Gewinnausschüttung verstetigen und transparenter gestalten
Weiter Baustellen sieht Strahm bei der Gewinnausschüttung an Bund und Kantone. Diese sollten verstetigt und transparenter geregelt werden, denn «die heutige informelle Aushandlungspraxis ist eines Rechtsstaats unwürdig», sagte er weiter.
Zudem fordert er eine Ausgliederung eines Teils des «gewaltigen» SNB-Vermögens aus der Bilanz, «um den Umgang mit Buchverlusten und die Gewinnausschüttung» zu klären. Ferner sieht Strahm noch Handlungsbedarf im Spannungsverhältnis zwischen Frankenkurs und Inflationsbekämpfung.
Die Umsetzung der Reform liegt laut Strahm letztlich im Parlament. Jedoch müsse der Anstoss dazu aus einem «pluralistisch zusammengesetzten Direktorium" kommen. Mit der Nachfolgeregelung könnte Finanzministerin Karin Keller-Sutter die Weichen dazu stellen.

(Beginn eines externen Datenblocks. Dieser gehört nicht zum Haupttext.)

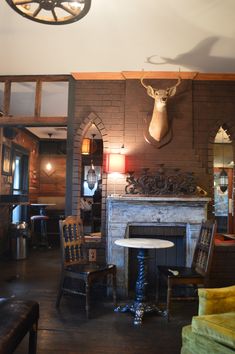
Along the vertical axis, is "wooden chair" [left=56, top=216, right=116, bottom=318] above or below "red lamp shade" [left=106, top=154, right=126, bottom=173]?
below

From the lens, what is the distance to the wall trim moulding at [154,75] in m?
4.46

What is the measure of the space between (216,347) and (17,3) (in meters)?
2.77

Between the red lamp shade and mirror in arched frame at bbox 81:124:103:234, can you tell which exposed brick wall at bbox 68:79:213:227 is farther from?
mirror in arched frame at bbox 81:124:103:234

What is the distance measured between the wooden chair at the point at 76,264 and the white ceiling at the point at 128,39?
6.89 ft

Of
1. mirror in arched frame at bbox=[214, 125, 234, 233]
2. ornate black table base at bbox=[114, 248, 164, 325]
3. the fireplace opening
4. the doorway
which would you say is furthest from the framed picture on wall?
mirror in arched frame at bbox=[214, 125, 234, 233]

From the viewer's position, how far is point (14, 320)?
1911 millimetres

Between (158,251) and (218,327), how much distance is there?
7.91ft

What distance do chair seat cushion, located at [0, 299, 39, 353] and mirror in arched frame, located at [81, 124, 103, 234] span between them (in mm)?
5209

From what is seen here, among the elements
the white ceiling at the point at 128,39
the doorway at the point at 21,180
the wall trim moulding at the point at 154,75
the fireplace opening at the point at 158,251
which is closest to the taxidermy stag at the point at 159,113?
the wall trim moulding at the point at 154,75

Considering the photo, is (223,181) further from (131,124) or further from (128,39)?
(128,39)

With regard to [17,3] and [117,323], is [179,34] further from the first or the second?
[117,323]

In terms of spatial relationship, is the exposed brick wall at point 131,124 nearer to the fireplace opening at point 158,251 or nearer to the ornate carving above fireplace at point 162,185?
the ornate carving above fireplace at point 162,185

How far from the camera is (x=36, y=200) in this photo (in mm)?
8875

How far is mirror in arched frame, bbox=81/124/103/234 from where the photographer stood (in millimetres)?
7496
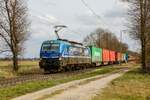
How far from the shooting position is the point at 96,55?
230 ft

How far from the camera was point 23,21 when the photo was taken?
5259cm

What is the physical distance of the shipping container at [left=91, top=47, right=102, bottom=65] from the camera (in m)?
67.0

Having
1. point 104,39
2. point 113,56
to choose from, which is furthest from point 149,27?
point 104,39

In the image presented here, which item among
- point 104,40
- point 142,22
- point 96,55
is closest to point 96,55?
point 96,55

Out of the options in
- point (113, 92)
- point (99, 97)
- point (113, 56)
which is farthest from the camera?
point (113, 56)

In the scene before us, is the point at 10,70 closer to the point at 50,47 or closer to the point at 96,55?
the point at 50,47

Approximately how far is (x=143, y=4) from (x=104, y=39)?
327 ft

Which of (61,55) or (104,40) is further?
(104,40)

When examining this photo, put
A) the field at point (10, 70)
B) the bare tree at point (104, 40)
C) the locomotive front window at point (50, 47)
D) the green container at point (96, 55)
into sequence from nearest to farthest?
the field at point (10, 70) < the locomotive front window at point (50, 47) < the green container at point (96, 55) < the bare tree at point (104, 40)

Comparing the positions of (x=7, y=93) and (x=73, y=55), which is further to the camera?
(x=73, y=55)

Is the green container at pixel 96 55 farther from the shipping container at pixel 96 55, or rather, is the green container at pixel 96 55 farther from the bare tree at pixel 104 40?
the bare tree at pixel 104 40

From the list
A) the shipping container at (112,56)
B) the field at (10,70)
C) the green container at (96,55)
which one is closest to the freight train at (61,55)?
the field at (10,70)

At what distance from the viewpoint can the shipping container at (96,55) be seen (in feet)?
220

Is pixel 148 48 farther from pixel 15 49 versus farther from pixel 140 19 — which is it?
pixel 15 49
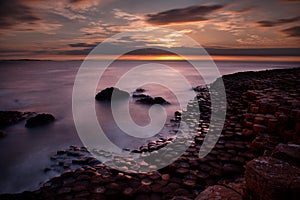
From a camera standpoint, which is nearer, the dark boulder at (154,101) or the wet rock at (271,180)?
the wet rock at (271,180)

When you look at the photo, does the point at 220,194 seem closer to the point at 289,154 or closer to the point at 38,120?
the point at 289,154

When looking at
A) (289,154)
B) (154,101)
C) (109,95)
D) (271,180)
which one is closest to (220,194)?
(271,180)

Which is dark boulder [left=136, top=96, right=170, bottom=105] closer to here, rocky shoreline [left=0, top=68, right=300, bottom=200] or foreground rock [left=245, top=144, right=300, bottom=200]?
rocky shoreline [left=0, top=68, right=300, bottom=200]

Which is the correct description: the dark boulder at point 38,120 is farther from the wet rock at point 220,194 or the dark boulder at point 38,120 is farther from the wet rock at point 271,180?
the wet rock at point 271,180

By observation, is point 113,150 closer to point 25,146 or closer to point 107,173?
point 107,173

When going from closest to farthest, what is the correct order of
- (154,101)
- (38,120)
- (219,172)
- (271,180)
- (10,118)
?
(271,180) → (219,172) → (38,120) → (10,118) → (154,101)

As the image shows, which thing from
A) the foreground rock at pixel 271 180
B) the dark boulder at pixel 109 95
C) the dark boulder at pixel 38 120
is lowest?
the dark boulder at pixel 38 120

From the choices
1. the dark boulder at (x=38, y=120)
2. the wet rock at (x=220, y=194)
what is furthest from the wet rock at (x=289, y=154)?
the dark boulder at (x=38, y=120)

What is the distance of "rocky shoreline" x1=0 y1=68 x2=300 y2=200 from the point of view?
1.81 meters

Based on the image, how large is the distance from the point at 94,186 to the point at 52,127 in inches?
192

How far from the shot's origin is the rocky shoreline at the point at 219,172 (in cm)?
181

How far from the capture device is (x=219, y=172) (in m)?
3.21

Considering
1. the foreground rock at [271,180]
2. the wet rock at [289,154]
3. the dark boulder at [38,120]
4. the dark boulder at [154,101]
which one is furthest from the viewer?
the dark boulder at [154,101]

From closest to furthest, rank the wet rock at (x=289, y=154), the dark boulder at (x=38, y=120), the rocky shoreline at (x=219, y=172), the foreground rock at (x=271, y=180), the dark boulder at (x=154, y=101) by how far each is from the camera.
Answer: the foreground rock at (x=271, y=180) < the rocky shoreline at (x=219, y=172) < the wet rock at (x=289, y=154) < the dark boulder at (x=38, y=120) < the dark boulder at (x=154, y=101)
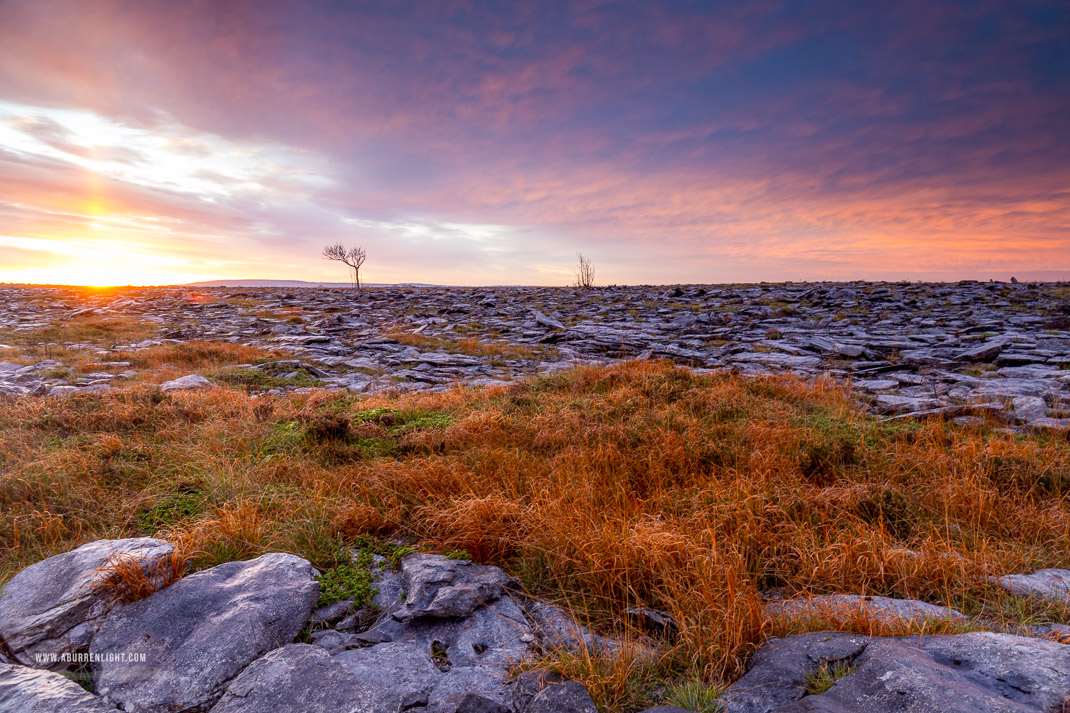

Rechtsform als Aktiengesellschaft problematisch
Obwohl Wellershoff insgesamt eine positive Bilanz unter die Amtszeit von Thomas Jordan zieht, sieht er die von Jordan hinterlassene «aufgeblähte Bilanz» kritisch. Diese könnte der Nationalbank noch «um die Ohren fliegen», sagte er. Ein Abschliessendes Urteil könne daher erst in zwei bis drei Jahren gefällt werden.
Vor allem die Rechtsform der SNB als Aktiengesellschaft sieht Wellershoff kritisch. Als Aktiengesellschaft sei es etwa problematisch, wenn das Eigenkapital «zu klein oder gar aufgefressen wird», sagte er weiter. Durch starke Schwankungen der Währungen oder Anlagen könnte die SNB riesige Verluste einfahren, was das Eigenkapital «vernichten" könnte. Dieses Szenario erachtet er im Fall einer Börsenkorrektur für die SNB als durchaus denkbar.
Dann müssten Bund und Kantonen die SNB rekapitalisieren, was sich äusserst schwierig gestalten könnte. «Woher würde der Staat auf einmal 100 Milliarden Franken nehmen?», fragte daher Wellershoff. Zudem drohe ein Reputationsschaden.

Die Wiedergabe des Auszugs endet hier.